* Task
Filter the lines below and copy each one that contains the string "much". Case counts.

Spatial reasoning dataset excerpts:
>>>

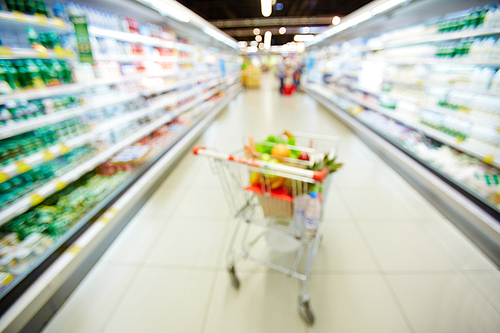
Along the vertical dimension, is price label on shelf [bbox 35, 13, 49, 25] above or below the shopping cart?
above

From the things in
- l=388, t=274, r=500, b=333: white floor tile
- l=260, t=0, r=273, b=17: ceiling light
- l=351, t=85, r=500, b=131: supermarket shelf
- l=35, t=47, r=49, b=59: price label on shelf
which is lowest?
l=388, t=274, r=500, b=333: white floor tile

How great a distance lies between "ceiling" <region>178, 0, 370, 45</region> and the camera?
464 inches

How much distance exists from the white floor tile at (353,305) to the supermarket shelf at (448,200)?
1063 millimetres

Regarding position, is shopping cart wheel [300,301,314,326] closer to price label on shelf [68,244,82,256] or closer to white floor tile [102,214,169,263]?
white floor tile [102,214,169,263]

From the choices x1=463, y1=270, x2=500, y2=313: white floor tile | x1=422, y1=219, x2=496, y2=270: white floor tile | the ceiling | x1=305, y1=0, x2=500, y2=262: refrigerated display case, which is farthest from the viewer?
the ceiling

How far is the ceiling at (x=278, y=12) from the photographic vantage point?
38.6 ft

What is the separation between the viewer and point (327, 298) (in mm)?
1518

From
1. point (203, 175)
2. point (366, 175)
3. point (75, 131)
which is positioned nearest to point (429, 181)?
point (366, 175)

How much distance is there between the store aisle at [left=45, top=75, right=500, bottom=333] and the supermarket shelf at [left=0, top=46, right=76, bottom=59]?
5.33ft

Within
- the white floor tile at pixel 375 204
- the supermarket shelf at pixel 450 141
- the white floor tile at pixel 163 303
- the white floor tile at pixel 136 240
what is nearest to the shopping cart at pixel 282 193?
the white floor tile at pixel 163 303

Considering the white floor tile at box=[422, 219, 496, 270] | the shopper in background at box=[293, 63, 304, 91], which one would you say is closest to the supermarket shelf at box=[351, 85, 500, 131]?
the white floor tile at box=[422, 219, 496, 270]

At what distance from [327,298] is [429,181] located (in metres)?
1.93

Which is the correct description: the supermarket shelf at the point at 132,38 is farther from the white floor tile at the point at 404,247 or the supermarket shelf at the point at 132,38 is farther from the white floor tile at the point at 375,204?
the white floor tile at the point at 404,247

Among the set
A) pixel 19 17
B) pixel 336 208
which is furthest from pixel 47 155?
pixel 336 208
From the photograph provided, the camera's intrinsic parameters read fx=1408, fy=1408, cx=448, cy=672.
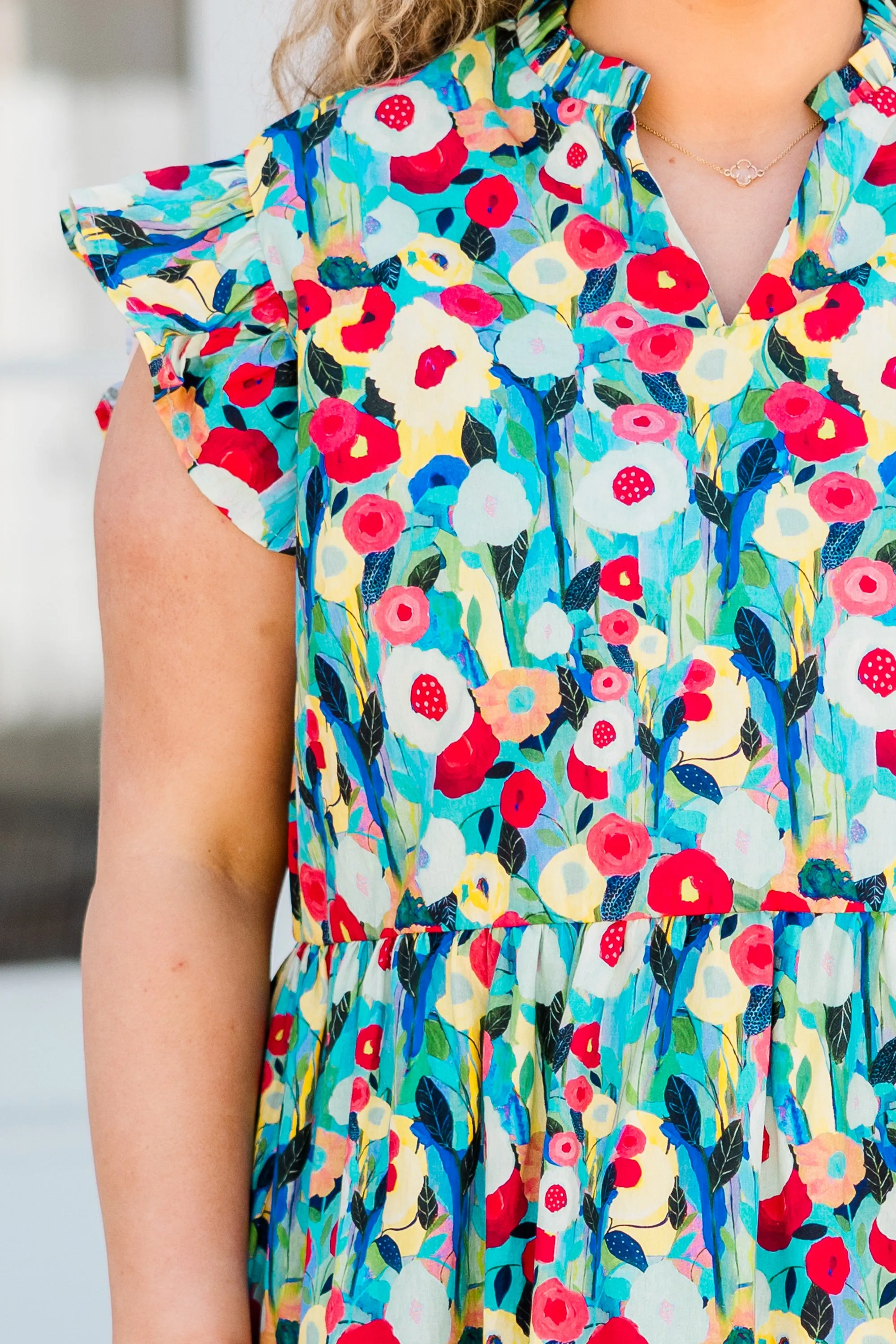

<<<

* Solution to the exercise
How much distance exists from the white floor tile at (353,305) to the supermarket shelf at (448,200)?
How much distance is there between the store aisle at [left=45, top=75, right=500, bottom=333] and the supermarket shelf at [left=0, top=46, right=76, bottom=59]?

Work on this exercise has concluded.